**List of tasks:**
(a) Name every username that posted in the forum thread about reusing a starter.
(b) Rewrite the passage of the thread on reusing a starter between "thanks for your" and "it. Yeast is cheap.", inclusive, changing "stressed" to "weakened".

**Text provided:**

——————

# reusing a starter



## chitownwine (Apr 20, 2012)

Have seen some mention of peeps trying to reuse the slurry from skeeter pee but wasn't sure if that was from a batch of skeeter made from a wine slurry prior, meaning was going to be third round for the yeasts.

I have finally gotten my skeeter going which was from a starter, and has been a slow ferment so far, but finally around to about 1.05 from 1.07 after 5 days. I would like to get another batch of skeeter going right away, any thoughs on tranferring my pee at about 1.015 and dumping into the primary another premixed batch of sugar and lemon juice?? If anyone thinks risk of getting off smells from stressing yeasts is to great wont do it. Has anyone tried this?? be way faster than waiting around for a another starter to get going in another batch. btw yeast was 1118

thanks for your input.


----------



## Minnesotamaker (Apr 20, 2012)

I have re-used that slurry from batches of Skeeter Pee. Sometimes it works fine, but other times it did have off flavor problems. I'd say that because your batch was already on the slow side, it tells me that the yeast could be stressed already. In this case, I don't think I'd re-use it. Yeast is cheap.


----------



## djrockinsteve (Apr 21, 2012)

I have never used a skeeter slurry, just a wine slurry for skeeter.

The original flavor from the wine will carry over to your skeeter. pee and as Lon said, yeast is cheap.


----------

——————

**Given data:**
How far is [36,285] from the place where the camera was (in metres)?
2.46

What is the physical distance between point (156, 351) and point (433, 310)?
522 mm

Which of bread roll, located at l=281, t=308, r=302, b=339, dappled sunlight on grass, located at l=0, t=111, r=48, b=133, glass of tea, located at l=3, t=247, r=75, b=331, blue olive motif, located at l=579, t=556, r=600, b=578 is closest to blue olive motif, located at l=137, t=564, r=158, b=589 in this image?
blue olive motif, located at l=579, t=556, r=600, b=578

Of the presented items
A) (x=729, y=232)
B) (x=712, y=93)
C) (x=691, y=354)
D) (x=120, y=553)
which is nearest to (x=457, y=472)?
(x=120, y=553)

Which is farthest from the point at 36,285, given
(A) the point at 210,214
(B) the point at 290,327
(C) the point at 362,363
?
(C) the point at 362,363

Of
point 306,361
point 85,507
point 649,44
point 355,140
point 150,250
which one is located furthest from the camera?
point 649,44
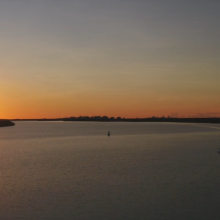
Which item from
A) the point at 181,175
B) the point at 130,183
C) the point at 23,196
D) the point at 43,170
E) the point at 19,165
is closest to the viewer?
the point at 23,196

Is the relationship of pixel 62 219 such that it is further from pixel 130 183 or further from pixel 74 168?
pixel 74 168

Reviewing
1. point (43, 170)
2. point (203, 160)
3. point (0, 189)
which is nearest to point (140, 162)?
point (203, 160)

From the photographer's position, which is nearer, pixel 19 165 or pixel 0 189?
pixel 0 189

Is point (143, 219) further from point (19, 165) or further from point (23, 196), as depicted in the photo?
point (19, 165)

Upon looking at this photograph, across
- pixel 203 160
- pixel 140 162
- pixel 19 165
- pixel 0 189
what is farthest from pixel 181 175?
pixel 19 165

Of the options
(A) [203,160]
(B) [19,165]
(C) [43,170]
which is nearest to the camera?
(C) [43,170]

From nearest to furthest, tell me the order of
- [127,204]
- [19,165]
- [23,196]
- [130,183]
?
[127,204] → [23,196] → [130,183] → [19,165]

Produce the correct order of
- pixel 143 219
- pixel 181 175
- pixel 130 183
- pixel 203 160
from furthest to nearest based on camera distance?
1. pixel 203 160
2. pixel 181 175
3. pixel 130 183
4. pixel 143 219

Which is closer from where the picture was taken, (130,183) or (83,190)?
(83,190)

——————

**Replies:**
(a) chitownwine, Minnesotamaker, djrockinsteve

(b)
thanks for your input.


----------



## Minnesotamaker (Apr 20, 2012)

I have re-used that slurry from batches of Skeeter Pee. Sometimes it works fine, but other times it did have off flavor problems. I'd say that because your batch was already on the slow side, it tells me that the yeast could be weakened already. In this case, I don't think I'd re-use it. Yeast is cheap.